O morador dos lugares pobres sente-se como um navegante num mar de piratas ou viajante medieval numa estrada infestada de salteadores.
Interessante nisso tudo é como o governo cede território à noite, um pouco como os norte-americanos no Vietnã. De noite, nas áreas mais pobres, quem manda é o narcotráfico.
Quando o Exército subiu as favelas do Rio, havia a preocupação de içar a bandeira nacional. Se a bandeira ainda estivesse lá, seria furada por tiros, cada tiro uma estrela, o verde de nossa mata, o amarelo do nosso ouro, o azul do nosso céu, tudo isso iria para o beleléu, pois para a estrutura do poder no morro o que importa não é nem o preto-no-branco, mas o preto e o branco, a maconha e a cocaína.
Os norte-americanos continuam pressionando. Querem resultados no combate ao tráfico de droga. Para eles, cada vez mais é necessária uma postura militar nesse campo. Vai nos empurrando para uma guerra sem horizontes, amparados pelos burocratas nacionais que gravitam em torno de sua ajuda, ou mesmo dos demagogos que prometem vitória contra o tráfico.
Pois, nas circunstâncias atuais, em que o dinheiro sobra do lado do narcotráfico e escasseia dramaticamente entre soldados famintos, não são animadoras as perspectivas. Sempre que se encontrarem traficantes e policiais, a possibilidade de suborno e cooptação estará no ar.
Tenho uma ponta de pessimismo com o Brasil. Acabo de ler o livro de Warren Dean sobre a Mata Atlântica. É impressionante como fomos destruindo tudo até chegarmos a deserdar as novas gerações, a legar um deserto.
Certos problemas como esse da segurança pública parecem superiores à nossa capacidade de solucioná-los.

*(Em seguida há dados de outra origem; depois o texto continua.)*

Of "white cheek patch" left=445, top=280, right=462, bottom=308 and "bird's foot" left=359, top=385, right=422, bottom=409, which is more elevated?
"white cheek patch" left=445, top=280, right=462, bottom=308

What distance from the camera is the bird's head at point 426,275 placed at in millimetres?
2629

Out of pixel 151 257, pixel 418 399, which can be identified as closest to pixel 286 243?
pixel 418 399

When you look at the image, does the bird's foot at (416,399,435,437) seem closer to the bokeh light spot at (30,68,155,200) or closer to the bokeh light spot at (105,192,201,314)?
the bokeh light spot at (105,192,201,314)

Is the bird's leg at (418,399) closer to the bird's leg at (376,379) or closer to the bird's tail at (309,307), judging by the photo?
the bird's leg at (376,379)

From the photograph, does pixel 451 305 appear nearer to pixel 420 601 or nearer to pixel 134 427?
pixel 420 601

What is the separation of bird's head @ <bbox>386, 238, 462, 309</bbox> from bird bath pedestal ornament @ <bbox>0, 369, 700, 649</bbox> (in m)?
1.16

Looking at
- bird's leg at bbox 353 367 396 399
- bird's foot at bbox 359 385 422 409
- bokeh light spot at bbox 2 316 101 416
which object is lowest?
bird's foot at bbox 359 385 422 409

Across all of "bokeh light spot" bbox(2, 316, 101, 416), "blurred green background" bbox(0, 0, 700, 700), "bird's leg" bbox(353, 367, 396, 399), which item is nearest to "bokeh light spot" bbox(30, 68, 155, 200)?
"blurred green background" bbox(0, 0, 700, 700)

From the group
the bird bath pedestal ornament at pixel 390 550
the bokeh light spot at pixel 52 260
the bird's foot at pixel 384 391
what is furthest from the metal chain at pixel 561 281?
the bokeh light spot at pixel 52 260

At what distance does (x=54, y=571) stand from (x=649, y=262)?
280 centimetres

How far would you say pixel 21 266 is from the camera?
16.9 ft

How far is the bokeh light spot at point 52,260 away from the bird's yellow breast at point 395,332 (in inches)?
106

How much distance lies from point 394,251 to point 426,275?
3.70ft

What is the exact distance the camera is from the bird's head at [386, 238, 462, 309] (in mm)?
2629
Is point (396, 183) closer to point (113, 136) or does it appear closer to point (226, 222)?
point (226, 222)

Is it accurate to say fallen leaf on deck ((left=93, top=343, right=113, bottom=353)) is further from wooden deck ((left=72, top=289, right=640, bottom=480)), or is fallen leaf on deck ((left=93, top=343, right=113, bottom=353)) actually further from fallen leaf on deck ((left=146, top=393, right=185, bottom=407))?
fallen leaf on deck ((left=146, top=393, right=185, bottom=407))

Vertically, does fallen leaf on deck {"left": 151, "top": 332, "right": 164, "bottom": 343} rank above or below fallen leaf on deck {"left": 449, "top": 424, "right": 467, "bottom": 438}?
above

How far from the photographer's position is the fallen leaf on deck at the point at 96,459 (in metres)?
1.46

Era preciso coragem para reformar e sobretudo para aguentar as consequências.
A polícia tem de se basear em informações e conhecimentos científicos, tem de ser enxuta e muito bem paga.
Basta enunciar essa possibilidade de mudança de paradigma para que o fantasma salte à mesa. E o desemprego? Dificilmente uma solução radical não levaria ao desemprego no setor. Teríamos de buscar a saída por outro lado, o da reciclagem e colocação num mercado de trabalho flexível.
A tendência mais forte é a de empurrar com a barriga. Um pequeno aumento e não se fala mais nisso.
Gostaria de voltar ao tema com alguns dados. Não é verdade, na minha intuição, que os brasileiros não investem em segurança. Investem muito, só que em segurança privada. É um setor que absorve muita gente e deve continuar assim, apesar do crescimento da indústria dos equipamentos.
A polícia no Brasil se tornou um instrumento para controlar os pobres. E são tantos os pobres que disputam o privilégio de controlar seus vizinhos que as fardas se esgarçaram, os coturnos furaram e todos se igualam de novo na pobreza quase absoluta.
Se fosse num outro planeta, talvez pudéssemos ficar distantes do tema, divertindo-nos para ver como as elites se livram do problema que cavaram historicamente. Para nós, que ouvimos quase toda noite o "ratatá" das metralhas, a passividade é a pior saída.
Quando era menino cantava a vinda da polícia e pensava em me atirar n'água. Agora não, ela vem que vem brava e nosso dever é encará-la com respeito e uma vontade sincera de solucionar o problema, falsamente apresentado como "o problema da polícia".
O Brasil, em certas áreas, tem uma forte tendência à autodestruição. Se depender da resposta de cada um à possibilidade de sair da crise, ela deve ser: positivo, operante, como dizem os policiais no programa "Casseta & Planeta Urgente".